EXERCISE - Copy the article on Lebanon's coronavirus measures between "Lebanon's novel coronavirus" and "stay at home.", inclusive, and swap "restaurants" for "cafes".

PASSAGE SHOWN -
──────────

Lebanon has urged people to stay at home for two weeks and prepared to close its main airport to stem a novel coronavirus outbreak that has killed three people in the country.
The COVID-19 virus has officially infected 99 people in the Mediterranean nation.
Information Minister Manal Abdel Samad on Sunday ordered "citizens to remain at home and not go out except out of extreme necessity" until March 29.
The Beirut international airport will close from Wednesday until then, while no one will be allowed in through maritime or land ports of entry during that period, she said.
Diplomats, UN peacekeepers, employees of international organisations and goods shipments would still be permitted entry, she cited a cabinet decision as saying.
Most institutions and businesses would remain closed. Security forces, health institutions, utilities companies and shops selling food will be exempted.
Lebanon's novel coronavirus outbreak is the latest crisis to hit a country reeling from a severe economic crunch and mass anti-government protests.
Since early March, the government has progressively ordered schools, universities, bars and restaurants closed.
President Michel Aoun earlier in the day announced a "health emergency" and also called on Lebanese to stay at home.
"All of us are called upon to continue our work from home," he said in a televised speech.
In recent days, Lebanese media and social media users have launched a campaign calling for social distancing, under the Arabic-language hashtag "Stay at home".
Streets in Beirut have been largely empty in recent days.
Dozens however flocked to a seaside promenade in Beirut to stretch their legs on Sunday, prompting the municipality to dispatch police to ask them to go home.
On Wednesday, Lebanon said it would suspend all trips to and from Italy, South Korea, Iran and China, countries hit hardest by the virus.
It also said it would stop all travel to and from France, Egypt, Syria, Iraq, Germany, Spain and the United Kingdom for at least a week from Monday.
Muslim authorities -- both Shiite and Sunni -- have suspended prayers in mosques until further notice.

──────────

PROVIDED INFORMATION -
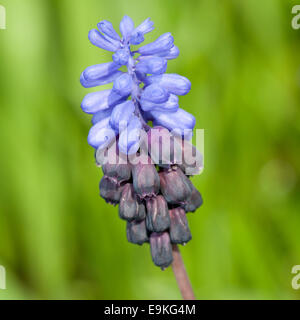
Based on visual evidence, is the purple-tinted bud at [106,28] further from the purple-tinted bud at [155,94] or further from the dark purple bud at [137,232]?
the dark purple bud at [137,232]

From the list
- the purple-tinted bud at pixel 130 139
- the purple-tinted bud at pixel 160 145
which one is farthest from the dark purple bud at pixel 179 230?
the purple-tinted bud at pixel 130 139

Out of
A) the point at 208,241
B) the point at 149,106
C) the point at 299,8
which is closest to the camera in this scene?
the point at 149,106

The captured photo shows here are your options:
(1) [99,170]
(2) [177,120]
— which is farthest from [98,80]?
(1) [99,170]

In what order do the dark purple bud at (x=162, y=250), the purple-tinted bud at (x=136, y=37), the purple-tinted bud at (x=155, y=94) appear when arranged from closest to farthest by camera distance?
the purple-tinted bud at (x=155, y=94) < the purple-tinted bud at (x=136, y=37) < the dark purple bud at (x=162, y=250)

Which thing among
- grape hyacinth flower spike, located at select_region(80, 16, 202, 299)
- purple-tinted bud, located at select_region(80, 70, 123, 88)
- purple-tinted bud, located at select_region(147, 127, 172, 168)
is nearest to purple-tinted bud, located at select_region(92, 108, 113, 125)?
grape hyacinth flower spike, located at select_region(80, 16, 202, 299)

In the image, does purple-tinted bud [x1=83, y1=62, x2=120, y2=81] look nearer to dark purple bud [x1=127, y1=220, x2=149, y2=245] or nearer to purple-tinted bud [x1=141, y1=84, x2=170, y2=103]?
purple-tinted bud [x1=141, y1=84, x2=170, y2=103]

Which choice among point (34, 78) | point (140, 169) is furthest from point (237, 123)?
point (140, 169)

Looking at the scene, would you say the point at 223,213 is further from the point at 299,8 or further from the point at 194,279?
the point at 299,8
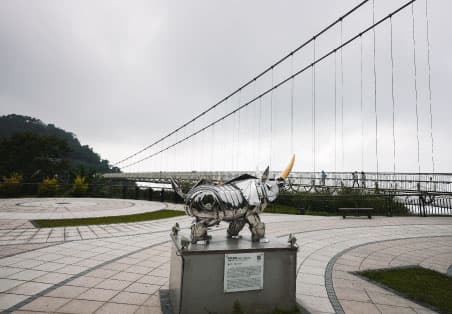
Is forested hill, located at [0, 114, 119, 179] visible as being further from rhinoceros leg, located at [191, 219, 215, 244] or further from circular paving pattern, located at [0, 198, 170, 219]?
rhinoceros leg, located at [191, 219, 215, 244]

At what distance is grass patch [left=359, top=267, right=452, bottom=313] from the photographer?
4098mm

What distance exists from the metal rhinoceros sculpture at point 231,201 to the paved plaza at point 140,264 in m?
1.17

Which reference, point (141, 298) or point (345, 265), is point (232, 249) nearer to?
point (141, 298)

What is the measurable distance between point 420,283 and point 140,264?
4.79 m

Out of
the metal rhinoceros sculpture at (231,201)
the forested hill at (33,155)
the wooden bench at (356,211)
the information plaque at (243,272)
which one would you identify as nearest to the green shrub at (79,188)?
the forested hill at (33,155)

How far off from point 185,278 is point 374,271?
3.96 meters

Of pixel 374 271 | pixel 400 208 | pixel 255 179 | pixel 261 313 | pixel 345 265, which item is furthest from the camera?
pixel 400 208

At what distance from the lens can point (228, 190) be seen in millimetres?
3486

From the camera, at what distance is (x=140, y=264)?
18.1ft

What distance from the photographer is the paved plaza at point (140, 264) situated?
3771 mm

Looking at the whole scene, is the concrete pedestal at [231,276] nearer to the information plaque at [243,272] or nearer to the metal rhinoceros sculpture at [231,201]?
the information plaque at [243,272]

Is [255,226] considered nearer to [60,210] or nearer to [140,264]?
[140,264]

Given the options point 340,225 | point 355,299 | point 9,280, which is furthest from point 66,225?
point 340,225

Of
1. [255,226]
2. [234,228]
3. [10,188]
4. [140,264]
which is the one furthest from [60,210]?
[255,226]
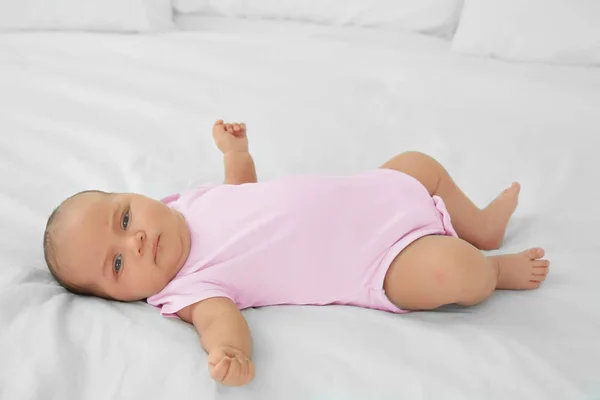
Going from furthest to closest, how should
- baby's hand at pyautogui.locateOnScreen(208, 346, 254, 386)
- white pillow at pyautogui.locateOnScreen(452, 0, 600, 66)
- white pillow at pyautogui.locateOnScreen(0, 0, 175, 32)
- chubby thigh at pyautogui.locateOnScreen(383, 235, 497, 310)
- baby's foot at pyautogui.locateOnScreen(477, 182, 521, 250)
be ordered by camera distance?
1. white pillow at pyautogui.locateOnScreen(0, 0, 175, 32)
2. white pillow at pyautogui.locateOnScreen(452, 0, 600, 66)
3. baby's foot at pyautogui.locateOnScreen(477, 182, 521, 250)
4. chubby thigh at pyautogui.locateOnScreen(383, 235, 497, 310)
5. baby's hand at pyautogui.locateOnScreen(208, 346, 254, 386)

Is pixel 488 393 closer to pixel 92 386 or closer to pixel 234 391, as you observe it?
pixel 234 391

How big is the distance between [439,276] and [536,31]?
1063 mm

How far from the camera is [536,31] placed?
178 cm

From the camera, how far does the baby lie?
0.98 m

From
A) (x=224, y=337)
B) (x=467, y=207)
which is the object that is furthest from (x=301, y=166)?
(x=224, y=337)

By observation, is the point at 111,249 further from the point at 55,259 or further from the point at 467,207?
the point at 467,207

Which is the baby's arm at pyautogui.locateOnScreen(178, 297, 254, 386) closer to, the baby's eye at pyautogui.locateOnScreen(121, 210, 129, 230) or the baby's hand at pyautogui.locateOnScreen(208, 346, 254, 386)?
the baby's hand at pyautogui.locateOnScreen(208, 346, 254, 386)

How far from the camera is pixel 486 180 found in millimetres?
1322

──────────

TASK RESPONSE -
Lebanon's novel coronavirus outbreak is the latest crisis to hit a country reeling from a severe economic crunch and mass anti-government protests.
Since early March, the government has progressively ordered schools, universities, bars and cafes closed.
President Michel Aoun earlier in the day announced a "health emergency" and also called on Lebanese to stay at home.